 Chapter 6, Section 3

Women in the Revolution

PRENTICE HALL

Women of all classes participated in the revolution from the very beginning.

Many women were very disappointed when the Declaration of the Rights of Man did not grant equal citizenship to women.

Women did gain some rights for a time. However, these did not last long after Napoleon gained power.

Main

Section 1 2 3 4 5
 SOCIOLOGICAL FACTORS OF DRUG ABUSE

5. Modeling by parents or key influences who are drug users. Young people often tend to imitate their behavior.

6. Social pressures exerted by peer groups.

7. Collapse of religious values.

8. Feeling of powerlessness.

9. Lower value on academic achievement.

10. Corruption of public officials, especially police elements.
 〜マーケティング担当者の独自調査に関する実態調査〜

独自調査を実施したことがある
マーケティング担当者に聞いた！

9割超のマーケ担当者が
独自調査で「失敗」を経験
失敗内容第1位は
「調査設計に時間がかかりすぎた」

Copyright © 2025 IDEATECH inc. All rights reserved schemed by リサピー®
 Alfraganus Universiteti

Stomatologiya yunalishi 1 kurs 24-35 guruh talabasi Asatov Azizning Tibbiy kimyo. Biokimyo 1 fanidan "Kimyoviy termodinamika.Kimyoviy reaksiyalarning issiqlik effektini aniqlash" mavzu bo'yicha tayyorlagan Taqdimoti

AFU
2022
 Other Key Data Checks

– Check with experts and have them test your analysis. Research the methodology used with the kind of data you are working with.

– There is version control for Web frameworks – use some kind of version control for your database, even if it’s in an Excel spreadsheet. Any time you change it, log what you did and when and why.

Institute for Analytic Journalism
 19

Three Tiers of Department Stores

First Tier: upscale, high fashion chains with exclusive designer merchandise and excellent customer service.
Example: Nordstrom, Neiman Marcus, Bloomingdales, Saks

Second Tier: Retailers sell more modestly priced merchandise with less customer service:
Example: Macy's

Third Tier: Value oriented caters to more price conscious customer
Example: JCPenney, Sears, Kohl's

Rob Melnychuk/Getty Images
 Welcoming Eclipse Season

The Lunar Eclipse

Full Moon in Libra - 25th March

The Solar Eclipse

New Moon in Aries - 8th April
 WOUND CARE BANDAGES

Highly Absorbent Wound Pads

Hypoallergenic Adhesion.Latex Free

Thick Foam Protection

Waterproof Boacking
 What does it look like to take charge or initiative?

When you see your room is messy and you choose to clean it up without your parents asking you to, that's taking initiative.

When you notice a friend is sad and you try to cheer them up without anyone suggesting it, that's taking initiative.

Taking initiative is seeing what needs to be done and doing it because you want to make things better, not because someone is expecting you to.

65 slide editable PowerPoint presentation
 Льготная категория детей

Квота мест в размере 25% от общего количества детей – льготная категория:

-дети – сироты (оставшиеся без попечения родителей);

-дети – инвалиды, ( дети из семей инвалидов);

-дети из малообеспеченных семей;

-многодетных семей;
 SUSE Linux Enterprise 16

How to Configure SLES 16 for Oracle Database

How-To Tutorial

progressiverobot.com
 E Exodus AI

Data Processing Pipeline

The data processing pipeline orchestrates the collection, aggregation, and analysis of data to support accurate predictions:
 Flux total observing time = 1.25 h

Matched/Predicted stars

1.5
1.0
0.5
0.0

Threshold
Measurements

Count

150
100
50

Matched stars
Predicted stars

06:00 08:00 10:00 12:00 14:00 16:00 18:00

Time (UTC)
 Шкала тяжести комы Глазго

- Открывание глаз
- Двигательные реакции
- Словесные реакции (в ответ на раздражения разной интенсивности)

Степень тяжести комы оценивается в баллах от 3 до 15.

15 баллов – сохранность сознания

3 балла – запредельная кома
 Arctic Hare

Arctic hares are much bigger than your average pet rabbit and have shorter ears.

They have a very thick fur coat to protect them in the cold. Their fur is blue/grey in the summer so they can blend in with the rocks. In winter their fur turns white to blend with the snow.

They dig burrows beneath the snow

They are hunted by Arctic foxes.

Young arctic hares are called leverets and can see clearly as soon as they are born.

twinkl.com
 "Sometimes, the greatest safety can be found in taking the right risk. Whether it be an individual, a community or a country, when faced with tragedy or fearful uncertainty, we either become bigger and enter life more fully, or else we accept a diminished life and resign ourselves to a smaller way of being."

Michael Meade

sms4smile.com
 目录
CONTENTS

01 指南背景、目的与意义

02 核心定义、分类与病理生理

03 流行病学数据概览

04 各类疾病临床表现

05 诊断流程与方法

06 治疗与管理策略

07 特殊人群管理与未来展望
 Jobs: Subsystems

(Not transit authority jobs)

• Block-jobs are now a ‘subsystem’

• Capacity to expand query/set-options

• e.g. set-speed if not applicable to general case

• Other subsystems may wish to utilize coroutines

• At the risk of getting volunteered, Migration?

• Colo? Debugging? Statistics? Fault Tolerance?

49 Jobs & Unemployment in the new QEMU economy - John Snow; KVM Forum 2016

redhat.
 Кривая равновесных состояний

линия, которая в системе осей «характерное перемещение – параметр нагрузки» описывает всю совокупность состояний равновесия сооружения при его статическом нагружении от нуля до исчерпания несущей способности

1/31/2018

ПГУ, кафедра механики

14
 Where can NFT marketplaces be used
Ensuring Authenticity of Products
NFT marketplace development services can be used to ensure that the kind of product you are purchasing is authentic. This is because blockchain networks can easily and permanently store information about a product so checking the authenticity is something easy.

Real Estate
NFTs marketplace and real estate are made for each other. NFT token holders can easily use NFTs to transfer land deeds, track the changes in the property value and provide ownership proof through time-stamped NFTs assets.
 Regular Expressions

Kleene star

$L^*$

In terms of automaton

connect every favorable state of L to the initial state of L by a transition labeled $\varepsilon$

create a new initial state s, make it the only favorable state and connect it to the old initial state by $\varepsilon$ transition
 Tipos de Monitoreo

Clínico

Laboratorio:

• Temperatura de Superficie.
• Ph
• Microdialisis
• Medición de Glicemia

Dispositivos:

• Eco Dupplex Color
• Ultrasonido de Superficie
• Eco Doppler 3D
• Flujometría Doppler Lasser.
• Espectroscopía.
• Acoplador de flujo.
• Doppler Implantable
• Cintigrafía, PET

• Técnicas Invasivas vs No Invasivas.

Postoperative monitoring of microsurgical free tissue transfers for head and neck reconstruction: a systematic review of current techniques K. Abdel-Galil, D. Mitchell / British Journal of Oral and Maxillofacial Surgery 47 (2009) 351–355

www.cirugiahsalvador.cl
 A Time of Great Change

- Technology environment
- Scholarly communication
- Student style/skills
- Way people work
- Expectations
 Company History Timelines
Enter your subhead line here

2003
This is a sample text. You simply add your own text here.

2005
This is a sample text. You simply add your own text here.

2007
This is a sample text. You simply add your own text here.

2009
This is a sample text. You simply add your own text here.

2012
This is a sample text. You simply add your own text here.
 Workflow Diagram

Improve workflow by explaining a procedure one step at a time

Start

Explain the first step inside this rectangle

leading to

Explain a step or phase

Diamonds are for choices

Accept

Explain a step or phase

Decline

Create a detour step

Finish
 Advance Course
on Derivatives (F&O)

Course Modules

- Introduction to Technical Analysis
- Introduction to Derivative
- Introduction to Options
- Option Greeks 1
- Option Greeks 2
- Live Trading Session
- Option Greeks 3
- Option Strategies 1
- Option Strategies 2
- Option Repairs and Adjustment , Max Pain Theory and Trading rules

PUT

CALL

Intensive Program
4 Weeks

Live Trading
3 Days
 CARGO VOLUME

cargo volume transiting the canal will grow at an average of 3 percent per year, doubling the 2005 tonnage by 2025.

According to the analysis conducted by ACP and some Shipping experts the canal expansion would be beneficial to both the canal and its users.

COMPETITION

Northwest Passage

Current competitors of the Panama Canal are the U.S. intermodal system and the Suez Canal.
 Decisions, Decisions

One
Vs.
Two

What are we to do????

PROBLEM TO SOLVE> All lines above with the word "Introduction" need to be reported.

SOLUTION BELOW>
- Introduction to Technical Analysis
- Introduction to Derivative
- Introduction to Options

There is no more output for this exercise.